Items from a labeling collection
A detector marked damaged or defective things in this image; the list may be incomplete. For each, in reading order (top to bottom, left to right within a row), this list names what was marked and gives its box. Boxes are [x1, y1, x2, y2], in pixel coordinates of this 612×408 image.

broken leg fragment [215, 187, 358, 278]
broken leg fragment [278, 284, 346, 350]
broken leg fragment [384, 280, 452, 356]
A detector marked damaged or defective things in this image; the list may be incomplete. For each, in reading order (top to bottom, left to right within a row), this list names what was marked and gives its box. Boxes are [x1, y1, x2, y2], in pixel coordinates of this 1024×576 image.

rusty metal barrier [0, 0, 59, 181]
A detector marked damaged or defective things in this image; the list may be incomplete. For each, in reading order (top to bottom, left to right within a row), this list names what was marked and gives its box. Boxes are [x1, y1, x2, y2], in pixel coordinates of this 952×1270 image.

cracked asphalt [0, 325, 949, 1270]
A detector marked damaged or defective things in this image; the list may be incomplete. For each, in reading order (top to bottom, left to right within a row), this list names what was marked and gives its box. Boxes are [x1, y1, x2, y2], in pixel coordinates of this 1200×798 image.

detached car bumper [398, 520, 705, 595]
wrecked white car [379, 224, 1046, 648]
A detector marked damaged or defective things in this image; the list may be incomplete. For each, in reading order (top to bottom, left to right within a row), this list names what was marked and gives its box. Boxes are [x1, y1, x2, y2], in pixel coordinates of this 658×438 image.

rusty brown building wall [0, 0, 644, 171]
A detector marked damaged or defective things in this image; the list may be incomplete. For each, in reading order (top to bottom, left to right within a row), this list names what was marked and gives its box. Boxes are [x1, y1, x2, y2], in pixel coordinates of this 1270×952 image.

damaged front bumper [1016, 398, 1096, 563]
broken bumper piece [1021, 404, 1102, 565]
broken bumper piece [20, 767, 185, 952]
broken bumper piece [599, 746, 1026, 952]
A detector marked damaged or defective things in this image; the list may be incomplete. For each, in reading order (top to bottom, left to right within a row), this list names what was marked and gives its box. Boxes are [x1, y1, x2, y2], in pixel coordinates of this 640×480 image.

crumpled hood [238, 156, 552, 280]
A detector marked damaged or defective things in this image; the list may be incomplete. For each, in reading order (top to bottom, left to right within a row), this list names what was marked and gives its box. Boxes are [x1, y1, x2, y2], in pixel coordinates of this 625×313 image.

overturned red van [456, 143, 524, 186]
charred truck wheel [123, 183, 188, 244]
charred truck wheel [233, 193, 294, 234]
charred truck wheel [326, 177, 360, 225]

● **EXERCISE AIM**
Rewrite every line of the data above as a JSON list of strings, one string per line, skipping blank lines.

● **COMPLETE ANSWER**
[
  "A detector marked damaged or defective things in this image; the list may be incomplete. For each, in reading order (top to bottom, left to right within a row), this list names what was marked and gives its box. Boxes are [x1, y1, x2, y2], in pixel coordinates of this 612×408 image.",
  "broken leg fragment [215, 187, 358, 278]",
  "broken leg fragment [278, 284, 346, 350]",
  "broken leg fragment [384, 280, 452, 356]",
  "A detector marked damaged or defective things in this image; the list may be incomplete. For each, in reading order (top to bottom, left to right within a row), this list names what was marked and gives its box. Boxes are [x1, y1, x2, y2], in pixel coordinates of this 1024×576 image.",
  "rusty metal barrier [0, 0, 59, 181]",
  "A detector marked damaged or defective things in this image; the list may be incomplete. For each, in reading order (top to bottom, left to right within a row), this list names what was marked and gives its box. Boxes are [x1, y1, x2, y2], in pixel coordinates of this 952×1270 image.",
  "cracked asphalt [0, 325, 949, 1270]",
  "A detector marked damaged or defective things in this image; the list may be incomplete. For each, in reading order (top to bottom, left to right within a row), this list names what was marked and gives its box. Boxes are [x1, y1, x2, y2], in pixel coordinates of this 1200×798 image.",
  "detached car bumper [398, 520, 705, 595]",
  "wrecked white car [379, 224, 1046, 648]",
  "A detector marked damaged or defective things in this image; the list may be incomplete. For each, in reading order (top to bottom, left to right within a row), this list names what was marked and gives its box. Boxes are [x1, y1, x2, y2], in pixel coordinates of this 658×438 image.",
  "rusty brown building wall [0, 0, 644, 171]",
  "A detector marked damaged or defective things in this image; the list may be incomplete. For each, in reading order (top to bottom, left to right within a row), this list names what was marked and gives its box. Boxes are [x1, y1, x2, y2], in pixel coordinates of this 1270×952 image.",
  "damaged front bumper [1016, 398, 1096, 563]",
  "broken bumper piece [1021, 404, 1102, 565]",
  "broken bumper piece [20, 767, 185, 952]",
  "broken bumper piece [599, 746, 1026, 952]",
  "A detector marked damaged or defective things in this image; the list may be incomplete. For each, in reading order (top to bottom, left to right within a row), this list names what was marked and gives its box. Boxes are [x1, y1, x2, y2], in pixel coordinates of this 640×480 image.",
  "crumpled hood [238, 156, 552, 280]",
  "A detector marked damaged or defective things in this image; the list may be incomplete. For each, in reading order (top to bottom, left to right within a row), this list names what was marked and gives its box. Boxes are [x1, y1, x2, y2], in pixel coordinates of this 625×313 image.",
  "overturned red van [456, 143, 524, 186]",
  "charred truck wheel [123, 183, 188, 244]",
  "charred truck wheel [233, 193, 294, 234]",
  "charred truck wheel [326, 177, 360, 225]"
]